## Excerpt to read
+---+

I was listening to the radio this morning, and heard a New York Times writer discussion the growing trend of “Shiitization” in Syria.
“Shiitization” refers to Sunnis converting to Shiaism (and hence beginning to curse the companions) and he says that this is happening because they see them as standing up. He has an article that is supposed to be coming out in the New York Times this Sunday (April 29, 2007)
Last year, I saw this potential danger in praising vile, terrorist (yes, terrorist!) thugs who curse the companions like “Hezbollah's” Hasan “Nasrullah” because they use this as a recruiting tool that only leads to the evil slander of Abu Bakr, Umar, Uthman, Aisha, Muawiyyah and other noble companions of the Prophet Muḥammad (peace and blessings be upon him) so I was not surprised when I heard it. It makes me sad that in spite of their slander upon the companions, we saw Muslims jumping on the “Hezbollah” bandwagon and buying their propaganda without looking into their alterior motives.
Our brother Amir Butler wrote an excellent piece on this last year while everyone else was singing “Hezbollah's” praises and putting out misguided rap songs about them as in:
few people seem willing to question Hezbollah's motives, method or meaning. Muslim leaders across the Arab world have dutifully supported Hezbollah and even the so-called moderate Muslim leadership in Australia are calling for Hezbollah to be de-listed as a terrorist organisation. The principle reasoning for all this support seems to be that Hezbollah are killing Jews, rather than any nuanced or considered assessment of Hezbollah's political and religious ideology. Yet, before even more Sunnis line up behind Hezbollah and start waving their flag (as many Muslims seem to have been doing at recent rallies), perhaps somebody should ask some questions; beginning with: what on earth are we supporting when we endorse Hezbollah as freedom fighters and heroes?
I will be looking for the article in the New York Times on Sunday, Insha Allāh, but in the meantime, I did a search to see if I could find any other articles on this trend. I found this which says:
Such mainstream Sunni Islamist movements as the Muslim Brotherhood (MB) in Egypt and Jordan, however, as well as Hamas, have so far favored an alliance with Iran, Hezbollah and the Shi'a against their common enemies: Israel and the United States. But this strategy faces another potential threat: the apparently growing trend of Sunnis converting to Shiism (tashayyu'), most remarkably in predominantly Sunni Egypt and Jordan, but also in Sunni-majority Syria and in countries as far away as Sudan and Morocco.

+---+

## Provided records
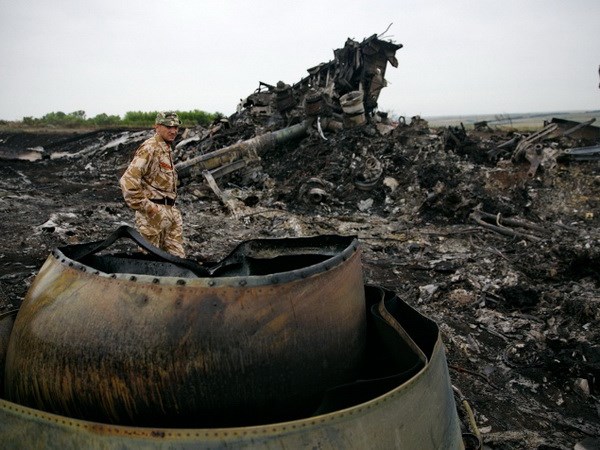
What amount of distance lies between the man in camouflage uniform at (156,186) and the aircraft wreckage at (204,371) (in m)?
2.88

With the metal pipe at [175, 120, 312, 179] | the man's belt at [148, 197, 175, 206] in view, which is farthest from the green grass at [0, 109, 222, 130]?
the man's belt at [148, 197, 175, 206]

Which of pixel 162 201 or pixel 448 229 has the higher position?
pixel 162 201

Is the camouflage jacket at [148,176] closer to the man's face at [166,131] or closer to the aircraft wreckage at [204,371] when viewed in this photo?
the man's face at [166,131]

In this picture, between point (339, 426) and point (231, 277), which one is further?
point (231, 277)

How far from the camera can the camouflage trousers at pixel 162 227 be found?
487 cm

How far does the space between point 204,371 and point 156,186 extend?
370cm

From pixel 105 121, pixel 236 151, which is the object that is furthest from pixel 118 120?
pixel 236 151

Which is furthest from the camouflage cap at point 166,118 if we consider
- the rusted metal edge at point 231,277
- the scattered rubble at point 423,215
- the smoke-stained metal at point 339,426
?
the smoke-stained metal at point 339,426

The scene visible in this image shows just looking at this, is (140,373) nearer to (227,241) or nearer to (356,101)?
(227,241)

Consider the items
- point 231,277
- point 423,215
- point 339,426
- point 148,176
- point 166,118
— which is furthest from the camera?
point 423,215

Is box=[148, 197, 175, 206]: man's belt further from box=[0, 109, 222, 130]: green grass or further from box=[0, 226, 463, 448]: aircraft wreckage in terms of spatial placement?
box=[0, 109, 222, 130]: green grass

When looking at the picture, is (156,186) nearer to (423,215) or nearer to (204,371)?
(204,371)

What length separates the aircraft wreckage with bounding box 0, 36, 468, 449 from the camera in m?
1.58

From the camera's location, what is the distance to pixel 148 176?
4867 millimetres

+---+

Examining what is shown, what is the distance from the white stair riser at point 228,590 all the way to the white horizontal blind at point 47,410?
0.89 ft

+---+

## Task set
1 > According to the post on Shiitization, why was its author not surprised on hearing about the trend? Answer in one to three sentences.
2 > Update the rows, beginning at the line that has "The scene visible" and stopping after the line that has "4867 millimetres", so that "camera" becomes "viewer" and nothing else changes. Give only those lines.
The post on Shiitization and the rows are separate material with no connection between them.

## Written answers
1 > The year before, the author had already seen a danger in praising Hezbollah and its leader, who curse the companions. The author held that they use this praise as a recruiting tool that leads only to slander of Abu Bakr, Umar, Uthman, Aisha, Muawiyyah and other companions of the Prophet.

2 >
The scene visible in this image shows just looking at this, is (140,373) nearer to (227,241) or nearer to (356,101)?
(227,241)

Consider the items
- point 231,277
- point 423,215
- point 339,426
- point 148,176
- point 166,118
— which is furthest from the viewer?
point 423,215

Is box=[148, 197, 175, 206]: man's belt further from box=[0, 109, 222, 130]: green grass or further from box=[0, 226, 463, 448]: aircraft wreckage in terms of spatial placement?
box=[0, 109, 222, 130]: green grass

When looking at the picture, is (156,186) nearer to (423,215) or nearer to (204,371)?
(204,371)

What length separates the aircraft wreckage with bounding box 0, 36, 468, 449 from the viewer in m?
1.58

From the viewer's location, what is the distance to pixel 148 176?
4867 millimetres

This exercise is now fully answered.